A metaoperational-theoretic approach places focus on speaker strategy. This feature is shared with the other utterer-centered theories, but distinguishes it from the traditional prescriptive approach to grammar, which tends to oversimplify some questions while ignoring others and whose objectives are not of a scientific nature. A teacher who adopts a metaoperational perspective will not teach what should be said (in such and such a situation), but will explain the different strategies, based on distinct linguistic operations, open to the speaker (in such and such a situation). The learner will not learn what should be said but what can be said, what the consequences of the different options are on the making of meaning, and that approach is meant to be quite reassuring.

== Selected bibliography ==

1973. Adamczewski, H. & D. Keen. Phonétique et phonologie de l'anglais contemporain. Paris : Armand Colin.

1974. Adamczewski, H. "Be+ing Revisited". New Insights in Applied Linguistics. Paris : Didier, 45–75.

1982. Adamczewski, H. & C. Delmas. Grammaire linguistique de l’anglais. Paris : Armand Colin.

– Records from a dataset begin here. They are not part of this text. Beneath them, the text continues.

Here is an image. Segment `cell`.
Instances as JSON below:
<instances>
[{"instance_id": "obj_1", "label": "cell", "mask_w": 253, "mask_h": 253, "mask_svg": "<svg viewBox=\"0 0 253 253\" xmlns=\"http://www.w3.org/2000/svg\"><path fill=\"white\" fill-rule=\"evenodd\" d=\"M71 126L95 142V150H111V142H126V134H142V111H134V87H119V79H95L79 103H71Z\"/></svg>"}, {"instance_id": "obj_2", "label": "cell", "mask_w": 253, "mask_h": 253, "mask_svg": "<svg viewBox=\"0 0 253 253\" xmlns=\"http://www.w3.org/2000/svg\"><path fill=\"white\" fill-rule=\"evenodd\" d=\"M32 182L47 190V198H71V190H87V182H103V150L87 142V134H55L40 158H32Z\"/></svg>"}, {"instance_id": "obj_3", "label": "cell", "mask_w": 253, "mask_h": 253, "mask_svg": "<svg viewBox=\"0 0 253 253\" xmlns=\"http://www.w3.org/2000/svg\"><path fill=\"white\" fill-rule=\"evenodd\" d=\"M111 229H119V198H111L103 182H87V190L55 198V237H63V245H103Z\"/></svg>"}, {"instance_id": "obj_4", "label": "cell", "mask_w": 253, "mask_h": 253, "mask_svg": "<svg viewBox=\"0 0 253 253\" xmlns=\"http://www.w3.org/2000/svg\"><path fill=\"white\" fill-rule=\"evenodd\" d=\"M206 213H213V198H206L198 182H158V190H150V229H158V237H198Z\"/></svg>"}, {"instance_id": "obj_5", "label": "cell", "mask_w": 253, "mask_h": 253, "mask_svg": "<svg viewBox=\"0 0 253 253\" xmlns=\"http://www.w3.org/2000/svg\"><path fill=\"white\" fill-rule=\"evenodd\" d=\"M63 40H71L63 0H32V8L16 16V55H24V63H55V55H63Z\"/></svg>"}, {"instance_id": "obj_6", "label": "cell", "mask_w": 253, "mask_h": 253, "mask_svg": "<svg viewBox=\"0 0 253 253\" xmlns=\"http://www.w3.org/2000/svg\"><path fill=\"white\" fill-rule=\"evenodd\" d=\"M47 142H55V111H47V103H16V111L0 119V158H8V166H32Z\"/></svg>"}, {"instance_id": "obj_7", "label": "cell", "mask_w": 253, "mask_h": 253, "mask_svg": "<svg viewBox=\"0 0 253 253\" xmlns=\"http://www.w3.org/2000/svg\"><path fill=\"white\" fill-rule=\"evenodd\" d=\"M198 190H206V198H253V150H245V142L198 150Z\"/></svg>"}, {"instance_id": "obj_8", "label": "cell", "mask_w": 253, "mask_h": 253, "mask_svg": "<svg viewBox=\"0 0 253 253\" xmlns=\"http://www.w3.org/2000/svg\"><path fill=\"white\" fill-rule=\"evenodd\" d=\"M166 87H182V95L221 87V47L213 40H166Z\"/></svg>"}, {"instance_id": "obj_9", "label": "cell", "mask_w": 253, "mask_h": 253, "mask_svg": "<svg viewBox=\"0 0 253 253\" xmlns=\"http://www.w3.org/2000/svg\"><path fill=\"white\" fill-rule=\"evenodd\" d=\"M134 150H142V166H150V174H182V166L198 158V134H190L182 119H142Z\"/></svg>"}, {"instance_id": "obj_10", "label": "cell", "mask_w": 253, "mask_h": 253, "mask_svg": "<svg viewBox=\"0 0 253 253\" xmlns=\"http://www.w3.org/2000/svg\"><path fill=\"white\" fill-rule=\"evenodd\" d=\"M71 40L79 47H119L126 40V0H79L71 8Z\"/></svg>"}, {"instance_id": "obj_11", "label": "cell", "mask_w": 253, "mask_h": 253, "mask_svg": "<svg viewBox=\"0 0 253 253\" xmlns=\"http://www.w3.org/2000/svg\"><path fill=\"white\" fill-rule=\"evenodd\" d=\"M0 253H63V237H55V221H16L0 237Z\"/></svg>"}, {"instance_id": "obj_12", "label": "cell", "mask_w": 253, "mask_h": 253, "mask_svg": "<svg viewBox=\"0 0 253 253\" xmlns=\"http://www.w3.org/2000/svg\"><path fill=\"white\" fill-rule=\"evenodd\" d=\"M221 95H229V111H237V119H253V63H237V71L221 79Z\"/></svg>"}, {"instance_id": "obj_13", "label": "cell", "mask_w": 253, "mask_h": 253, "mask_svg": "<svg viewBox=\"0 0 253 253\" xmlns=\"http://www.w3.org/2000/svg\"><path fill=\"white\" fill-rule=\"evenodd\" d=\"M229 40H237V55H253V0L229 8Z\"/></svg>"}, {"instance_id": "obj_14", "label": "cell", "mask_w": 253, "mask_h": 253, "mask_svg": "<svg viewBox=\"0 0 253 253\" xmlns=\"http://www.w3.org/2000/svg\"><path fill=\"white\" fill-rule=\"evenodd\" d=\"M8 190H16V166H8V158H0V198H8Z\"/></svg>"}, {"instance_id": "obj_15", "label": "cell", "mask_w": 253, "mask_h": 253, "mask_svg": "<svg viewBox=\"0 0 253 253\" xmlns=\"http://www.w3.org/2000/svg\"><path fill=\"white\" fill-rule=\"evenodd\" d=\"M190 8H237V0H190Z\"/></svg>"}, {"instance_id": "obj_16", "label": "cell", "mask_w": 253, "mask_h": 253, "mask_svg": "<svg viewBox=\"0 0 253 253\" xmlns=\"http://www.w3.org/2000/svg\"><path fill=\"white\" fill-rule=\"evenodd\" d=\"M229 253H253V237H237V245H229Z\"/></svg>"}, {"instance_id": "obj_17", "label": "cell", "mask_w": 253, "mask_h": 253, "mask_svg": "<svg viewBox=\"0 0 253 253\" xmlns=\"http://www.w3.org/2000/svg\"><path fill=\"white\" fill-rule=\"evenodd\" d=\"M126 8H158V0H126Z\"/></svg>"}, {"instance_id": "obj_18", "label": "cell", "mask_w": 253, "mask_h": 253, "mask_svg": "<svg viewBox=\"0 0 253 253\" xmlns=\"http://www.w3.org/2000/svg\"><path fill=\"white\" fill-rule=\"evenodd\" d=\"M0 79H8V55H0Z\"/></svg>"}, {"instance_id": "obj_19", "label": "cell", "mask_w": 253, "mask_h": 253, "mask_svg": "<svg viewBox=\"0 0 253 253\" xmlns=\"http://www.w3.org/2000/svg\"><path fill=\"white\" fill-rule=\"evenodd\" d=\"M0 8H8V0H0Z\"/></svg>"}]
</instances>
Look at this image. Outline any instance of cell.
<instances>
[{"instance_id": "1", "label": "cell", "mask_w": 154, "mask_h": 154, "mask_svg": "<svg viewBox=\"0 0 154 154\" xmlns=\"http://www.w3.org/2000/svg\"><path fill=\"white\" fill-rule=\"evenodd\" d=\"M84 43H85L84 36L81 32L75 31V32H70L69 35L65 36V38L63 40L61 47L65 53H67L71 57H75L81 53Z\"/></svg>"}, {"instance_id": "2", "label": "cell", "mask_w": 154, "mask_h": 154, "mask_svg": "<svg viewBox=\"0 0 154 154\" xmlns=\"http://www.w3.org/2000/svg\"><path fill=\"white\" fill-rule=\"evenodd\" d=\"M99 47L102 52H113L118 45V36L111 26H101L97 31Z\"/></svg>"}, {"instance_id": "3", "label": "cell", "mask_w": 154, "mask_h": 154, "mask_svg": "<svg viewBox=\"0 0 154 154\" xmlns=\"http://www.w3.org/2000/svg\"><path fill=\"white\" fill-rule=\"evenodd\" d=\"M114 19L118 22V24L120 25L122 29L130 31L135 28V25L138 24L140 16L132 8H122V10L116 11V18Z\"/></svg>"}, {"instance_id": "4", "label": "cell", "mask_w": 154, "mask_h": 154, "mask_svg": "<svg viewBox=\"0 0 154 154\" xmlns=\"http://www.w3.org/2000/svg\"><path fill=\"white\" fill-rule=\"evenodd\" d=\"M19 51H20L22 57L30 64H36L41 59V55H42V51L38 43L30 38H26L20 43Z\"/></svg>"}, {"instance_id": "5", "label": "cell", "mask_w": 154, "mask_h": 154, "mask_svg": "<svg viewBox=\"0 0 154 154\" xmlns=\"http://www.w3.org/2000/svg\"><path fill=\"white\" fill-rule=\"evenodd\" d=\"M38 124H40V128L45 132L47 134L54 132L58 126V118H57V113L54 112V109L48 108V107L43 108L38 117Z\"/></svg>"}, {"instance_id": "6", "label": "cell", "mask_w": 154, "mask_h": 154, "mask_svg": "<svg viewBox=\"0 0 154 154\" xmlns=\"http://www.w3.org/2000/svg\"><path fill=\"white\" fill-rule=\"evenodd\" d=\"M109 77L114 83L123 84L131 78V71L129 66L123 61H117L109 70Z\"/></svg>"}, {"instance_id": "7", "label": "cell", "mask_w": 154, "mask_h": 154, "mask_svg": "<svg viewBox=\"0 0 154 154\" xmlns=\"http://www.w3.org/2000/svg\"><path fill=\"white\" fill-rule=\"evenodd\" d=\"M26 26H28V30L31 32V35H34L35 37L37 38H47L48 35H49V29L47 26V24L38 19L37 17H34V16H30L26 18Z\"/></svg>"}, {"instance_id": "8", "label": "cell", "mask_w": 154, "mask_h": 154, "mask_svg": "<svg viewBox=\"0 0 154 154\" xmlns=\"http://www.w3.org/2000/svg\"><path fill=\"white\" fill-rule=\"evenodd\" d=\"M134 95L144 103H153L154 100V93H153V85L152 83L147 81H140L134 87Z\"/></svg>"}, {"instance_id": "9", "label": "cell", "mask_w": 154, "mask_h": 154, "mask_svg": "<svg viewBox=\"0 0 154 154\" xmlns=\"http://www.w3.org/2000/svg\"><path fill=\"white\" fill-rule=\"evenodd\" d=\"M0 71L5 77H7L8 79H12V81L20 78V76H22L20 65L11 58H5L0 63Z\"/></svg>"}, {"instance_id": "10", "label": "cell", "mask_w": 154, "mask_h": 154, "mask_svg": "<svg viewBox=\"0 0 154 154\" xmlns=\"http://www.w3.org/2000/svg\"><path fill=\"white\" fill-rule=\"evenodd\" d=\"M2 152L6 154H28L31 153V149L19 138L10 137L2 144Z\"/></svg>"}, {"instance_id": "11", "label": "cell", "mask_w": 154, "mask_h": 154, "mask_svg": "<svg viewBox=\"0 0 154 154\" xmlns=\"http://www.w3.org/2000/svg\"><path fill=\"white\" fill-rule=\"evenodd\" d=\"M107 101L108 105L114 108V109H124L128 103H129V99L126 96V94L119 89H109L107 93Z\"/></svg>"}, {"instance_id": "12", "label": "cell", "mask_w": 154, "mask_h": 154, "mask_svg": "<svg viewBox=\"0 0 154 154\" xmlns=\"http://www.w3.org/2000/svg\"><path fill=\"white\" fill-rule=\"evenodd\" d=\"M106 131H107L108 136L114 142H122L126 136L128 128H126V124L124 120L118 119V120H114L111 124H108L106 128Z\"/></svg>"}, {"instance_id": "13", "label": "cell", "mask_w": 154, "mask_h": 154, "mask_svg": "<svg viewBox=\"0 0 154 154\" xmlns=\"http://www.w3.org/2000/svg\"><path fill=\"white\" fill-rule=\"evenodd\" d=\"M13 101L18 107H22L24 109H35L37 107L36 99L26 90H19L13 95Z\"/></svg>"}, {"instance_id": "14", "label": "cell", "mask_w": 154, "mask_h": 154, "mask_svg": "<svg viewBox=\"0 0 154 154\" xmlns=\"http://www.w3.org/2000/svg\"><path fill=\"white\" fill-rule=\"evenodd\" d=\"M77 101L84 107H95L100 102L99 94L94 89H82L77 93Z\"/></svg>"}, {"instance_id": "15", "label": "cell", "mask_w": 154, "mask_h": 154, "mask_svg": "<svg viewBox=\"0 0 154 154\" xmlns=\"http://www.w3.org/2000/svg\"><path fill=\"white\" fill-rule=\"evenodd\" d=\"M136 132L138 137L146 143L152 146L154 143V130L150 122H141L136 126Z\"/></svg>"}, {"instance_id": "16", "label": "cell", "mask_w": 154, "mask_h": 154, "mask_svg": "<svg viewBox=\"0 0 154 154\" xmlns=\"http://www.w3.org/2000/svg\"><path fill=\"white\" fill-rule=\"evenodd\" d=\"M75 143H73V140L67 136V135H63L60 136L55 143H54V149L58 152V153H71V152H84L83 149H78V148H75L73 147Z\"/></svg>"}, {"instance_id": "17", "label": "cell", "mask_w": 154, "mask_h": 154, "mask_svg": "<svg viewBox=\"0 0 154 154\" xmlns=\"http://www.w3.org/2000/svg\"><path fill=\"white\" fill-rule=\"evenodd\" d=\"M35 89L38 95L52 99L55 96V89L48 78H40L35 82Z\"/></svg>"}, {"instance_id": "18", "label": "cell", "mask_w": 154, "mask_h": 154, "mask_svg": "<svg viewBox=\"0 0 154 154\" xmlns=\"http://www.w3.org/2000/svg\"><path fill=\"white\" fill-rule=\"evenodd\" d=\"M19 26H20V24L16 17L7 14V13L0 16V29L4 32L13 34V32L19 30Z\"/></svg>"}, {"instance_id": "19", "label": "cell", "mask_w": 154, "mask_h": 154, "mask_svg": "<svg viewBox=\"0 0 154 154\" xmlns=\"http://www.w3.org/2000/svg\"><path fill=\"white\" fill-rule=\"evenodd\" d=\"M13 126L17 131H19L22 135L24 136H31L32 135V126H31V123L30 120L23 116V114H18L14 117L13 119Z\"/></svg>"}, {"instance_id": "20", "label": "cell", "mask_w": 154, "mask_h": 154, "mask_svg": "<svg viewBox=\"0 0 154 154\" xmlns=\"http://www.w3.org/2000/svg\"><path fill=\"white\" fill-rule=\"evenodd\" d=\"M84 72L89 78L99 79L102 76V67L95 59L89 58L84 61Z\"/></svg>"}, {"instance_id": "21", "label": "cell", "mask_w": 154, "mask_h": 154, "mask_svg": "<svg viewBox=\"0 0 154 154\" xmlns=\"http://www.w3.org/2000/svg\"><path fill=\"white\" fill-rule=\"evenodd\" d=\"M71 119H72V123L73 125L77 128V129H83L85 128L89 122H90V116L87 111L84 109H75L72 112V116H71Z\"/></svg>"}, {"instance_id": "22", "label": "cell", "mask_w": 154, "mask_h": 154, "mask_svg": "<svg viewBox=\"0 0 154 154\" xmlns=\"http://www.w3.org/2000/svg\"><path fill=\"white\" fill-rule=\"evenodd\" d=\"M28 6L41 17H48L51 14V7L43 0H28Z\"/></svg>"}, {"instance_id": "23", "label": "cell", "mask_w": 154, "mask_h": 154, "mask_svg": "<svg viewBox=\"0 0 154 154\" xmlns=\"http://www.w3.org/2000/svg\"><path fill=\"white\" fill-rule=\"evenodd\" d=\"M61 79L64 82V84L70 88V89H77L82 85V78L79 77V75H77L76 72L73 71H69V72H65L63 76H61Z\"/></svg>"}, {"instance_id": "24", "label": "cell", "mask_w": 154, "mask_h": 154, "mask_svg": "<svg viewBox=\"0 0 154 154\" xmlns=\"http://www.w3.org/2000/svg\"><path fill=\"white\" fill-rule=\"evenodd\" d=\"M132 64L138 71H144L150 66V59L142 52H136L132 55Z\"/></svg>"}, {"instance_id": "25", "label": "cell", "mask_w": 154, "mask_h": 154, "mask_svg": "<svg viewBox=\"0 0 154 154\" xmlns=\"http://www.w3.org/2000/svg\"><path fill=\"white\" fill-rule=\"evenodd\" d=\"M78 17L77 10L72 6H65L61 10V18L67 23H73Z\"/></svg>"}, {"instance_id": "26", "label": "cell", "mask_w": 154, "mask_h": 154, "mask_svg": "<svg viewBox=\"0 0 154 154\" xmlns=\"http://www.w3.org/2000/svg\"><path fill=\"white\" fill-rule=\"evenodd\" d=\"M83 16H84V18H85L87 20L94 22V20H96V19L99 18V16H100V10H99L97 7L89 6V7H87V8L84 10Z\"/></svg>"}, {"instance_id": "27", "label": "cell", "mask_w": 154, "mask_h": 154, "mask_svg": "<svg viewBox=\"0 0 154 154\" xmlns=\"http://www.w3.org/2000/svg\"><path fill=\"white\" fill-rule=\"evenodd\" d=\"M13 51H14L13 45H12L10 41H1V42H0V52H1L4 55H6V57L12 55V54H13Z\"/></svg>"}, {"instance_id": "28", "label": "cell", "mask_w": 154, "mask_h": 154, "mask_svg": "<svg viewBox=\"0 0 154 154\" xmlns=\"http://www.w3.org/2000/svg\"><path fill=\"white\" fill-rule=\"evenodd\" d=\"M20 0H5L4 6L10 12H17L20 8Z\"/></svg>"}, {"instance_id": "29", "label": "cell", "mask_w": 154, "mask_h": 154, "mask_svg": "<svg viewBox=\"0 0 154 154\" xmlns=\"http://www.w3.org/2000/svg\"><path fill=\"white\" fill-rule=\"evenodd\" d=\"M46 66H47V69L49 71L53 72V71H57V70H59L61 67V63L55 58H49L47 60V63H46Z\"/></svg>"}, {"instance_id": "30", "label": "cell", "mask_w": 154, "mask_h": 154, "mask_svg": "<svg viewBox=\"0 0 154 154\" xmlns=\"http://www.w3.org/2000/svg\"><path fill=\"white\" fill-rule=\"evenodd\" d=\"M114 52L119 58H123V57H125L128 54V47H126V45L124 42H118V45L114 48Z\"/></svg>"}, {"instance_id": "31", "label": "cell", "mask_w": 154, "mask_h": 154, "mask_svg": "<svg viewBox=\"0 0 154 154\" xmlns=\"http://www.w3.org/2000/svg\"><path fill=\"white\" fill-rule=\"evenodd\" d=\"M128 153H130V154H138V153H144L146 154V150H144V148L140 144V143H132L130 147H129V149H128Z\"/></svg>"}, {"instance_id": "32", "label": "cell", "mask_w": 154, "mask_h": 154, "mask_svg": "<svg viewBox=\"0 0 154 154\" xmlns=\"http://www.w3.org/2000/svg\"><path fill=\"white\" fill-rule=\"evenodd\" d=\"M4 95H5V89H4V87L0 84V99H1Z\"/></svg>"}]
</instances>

1991. Adamczewski, H. Le Français déchiffré, Clé du langage et des langues. Paris : Armand Colin.

1992. Adamczewski, H. & J-P. Gabilan. Les Clés de la grammaire anglaise. Paris : Armand Colin.

1995. Adamczewski, H. Caroline grammairienne en herbe ou comment les enfants inventent leur langue maternelle. Paris : Presses de la Sorbonne Nouvelle.

1996. Adamczewski, H. & J-P. Gabilan. Déchiffrer la grammaire anglaise. Paris : Didier.

1999. Adamczewski, H. Clefs pour Babel ou la Passion des langues. St-Leu d'Esserent : EMA.

2002. Adamczewski, H. The secret architecture of English grammar. Précy-sur-Oise : EMA.